*SOURCE TEXT*
** BEGIN **

This explains why the convener of the Southern African Political Economy Series Dr Ibbo Mandaza and senior advisor to Makoni told The Mail and Guardian that intelligence agents representing the MOSSAD of Zionist Israel, were in Harare six months before the elections to plan vote rigging and sabotage exercises at the invitation of the ruling party.
The claim was supported further by MDC-T secretary general Tendai Biti who claimed an Israeli IT company called Cogniview provided President Mugabe with technical support to "rig" the elections.
The MDC-T and Mandaza want Zimbabweans and observers throughout the world to believe that the British and US governments would allow an alliance between Zimbabwe's CIO and Israel's MOSSAD, when we know that President Mugabe and Zanu-PF have maintained the strongest ties with the Palestinian people arguably more than any party or government in the Sadc region or Africa for that matter.
This attempt to link President Mugabe and Zanu-PF to the intelligence agency of Zionist Israel, is even more absurd than US Presidential hopeful Barack Obama's reference to MDC-T as a peaceful opposition party in his resolution submitted to the US Senate and Congress attacking President Mugabe and Zanu-PF in March of 2007.
President Mugabe and Zanu-PF are teaching Africa's daughters and sons that practicing democracy is directly connected to defending your sovereignty. We must commend President Mugabe and Zanu-PF for creating a political atmosphere and demonstrating a flexible approach, in the face of Britain and American attempts to force illegal and racist regime change in the name of democracy and human rights.
Zimbabwe's elections were observed by 14 regional and sub regional organisations, all 13 countries from southern Africa, 10 other African countries, five Asian countries, four countries from the Americas, one from Europe and a Liberation Movement from the US – the December 12 Movement.

** END **

*STORED DATA*
** BEGIN **

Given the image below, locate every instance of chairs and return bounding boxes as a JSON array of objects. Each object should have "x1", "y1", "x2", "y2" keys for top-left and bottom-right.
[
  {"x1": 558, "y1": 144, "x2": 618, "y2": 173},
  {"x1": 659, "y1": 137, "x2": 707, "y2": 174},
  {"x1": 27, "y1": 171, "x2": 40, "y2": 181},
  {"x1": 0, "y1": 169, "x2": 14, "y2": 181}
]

** END **

*AIM A*
Decide whether each statement below agrees with the text on Zimbabwe's elections. Answer yes or no for each, and quote the words of the text that decide it.
(i) Tendai Biti claimed that an Israeli IT company provided President Mugabe with technical support.
(ii) The elections were observed by two countries from Europe.
(iii) Dr Ibbo Mandaza said that intelligence agents were in Harare three months before the elections.
*AIM B*
Continue the text on Zimbabwe's elections from where it stops.

*EXPECTED ANSWER A*
(i) Yes: "Tendai Biti who claimed an Israeli IT company called Cogniview provided President Mugabe with technical support"
(ii) No: "one from Europe"
(iii) No: "were in Harare six months before the elections"

*EXPECTED ANSWER B*
It should be noted that Nigeria and Ghana were invited to observe the elections despite the fact that President John Kufour while chairing the African Union criticised President Mugabe and Zanu-PF for the way the altercation with Tsvangirai's goons and MDC was handled on March 11, and in December shortly before the EU-Africa summit in Portugal Nigerian President Yardua attacked President Mugabe for what he called "heavy handed tactics against his opposition."
The Zimbabwe Electoral Commission is performing the function that was assigned to various bodies in previous elections. The dynamics and procedure were explained by Zimbabwe's Foreign Minister Cde Simbarashe Mumbengegwi and Minister of Justice, Legal and Parliamentary Affairs Patrick Chinamasa to the Sadc Group of Ambassadors on April 10th 2008.
The main concerns raised by the collective groups was whether the election results of the Parliament reflect people's frustration with the sanctions and if Zimbabwe was in a position to finance run-offs in light of the current economic challenges.
The "Sadc" meeting in Lusaka chaired by Zambian President Levy Mwanawasa on April 13 2008 saw the collective body commend the Government of Zimbabwe for ensuring that elections were conducted in a peaceful environment.
The body also commended Sadc facilitator Thabo Mbeki and his facilitation team for the role they played in ensuring elections were successful, and commended the people of Zimbabwe for their peaceful demeanour they maintained before and after elections.
Because this conclusion was reached even after unofficial consultations with both opposition candidates – Tsvangirai and Makoni, President Mugabe and Zanu-PF can look forward to Washington and Britain accusing Sadc of quiet diplomacy, instead of realising their brand of diplomacy is without eyes or ears since they refuse to listen to those in the region who have the most to lose if Zimbabwe loses complete political and economic stability.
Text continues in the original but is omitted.